• [Extract provided]
****************

Short answer: MGAs should treat an El Nino watch as a reason to sharpen portfolio triage, not as a substitute for underwriting. The highest-value move is to ask better physical questions about roofs, drainage, RUL, prior loss, rooftop equipment, envelope condition, and documentation quality.
Good triage separates accounts that are ready for underwriting from accounts that need evidence before judgment.
The Source Boundary
NOAA CPC provides current ENSO status and forecast context. WMO provides international monitoring and preparedness language. NOAA National Ocean Service adds coastal high-tide and storm-surge planning context. NOAA NSSL and IBHS help explain hazard and roof-performance mechanisms.
None of those sources says a specific account will have a covered loss. That is the underwriting boundary.
An MGA can responsibly say:
“Developing El Nino conditions increase the value of reviewing exposed property records before renewal.”
An MGA should not say:
“This account will have El Nino roof damage.”
Triage Fields That Matter
| Field | Why it matters |
|---|---|
| Roof RUL | Shows remaining margin and replacement timing. |
| RUL confidence | Separates measured condition from guesswork. |
| Roof system | Affects failure modes, repairability, and hail/wind questions. |
| Drainage evidence | Identifies water-handling weakness. |
| Prior loss | Shows claim history and recurring issues. |
| Leak log | Connects condition to operations. |
| Repair records | Shows whether issues were closed. |
| Rooftop equipment | Adds curbs, penetrations, hail, wind, and access issues. |
| Coastal or flood context | Separates roof risk from flood and access risk. |
| Documentation quality | Determines how much uncertainty remains. |
A Practical Account Question Set
For each exposed account, ask:
- What is the roof system, age, and RUL?

****************

• [Available data]
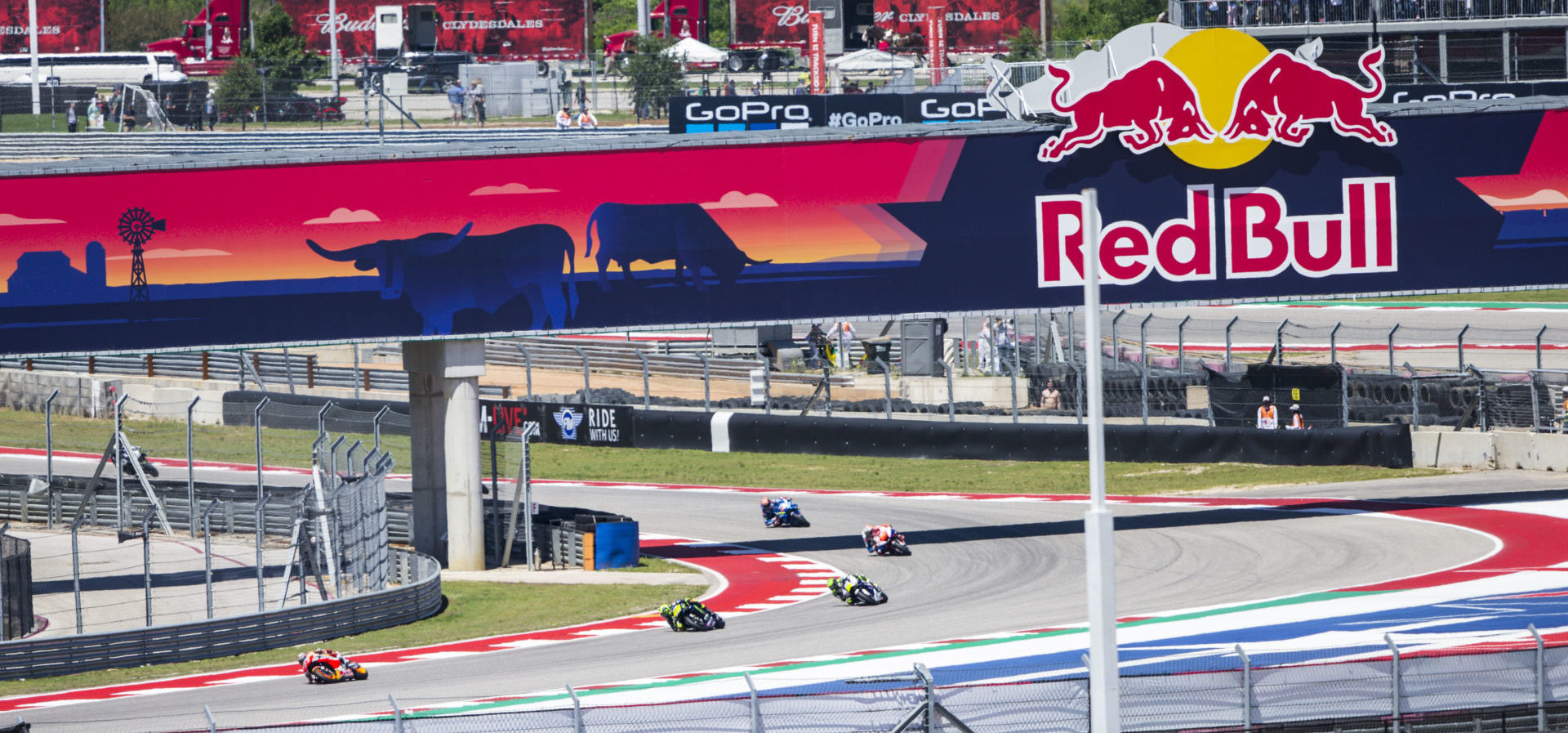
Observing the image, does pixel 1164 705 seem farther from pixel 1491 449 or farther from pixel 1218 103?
pixel 1491 449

****************

• [What is being asked]
In the El Nino triage text above, what does the drainage evidence field identify?

• [Worked solution]
Water-handling weakness.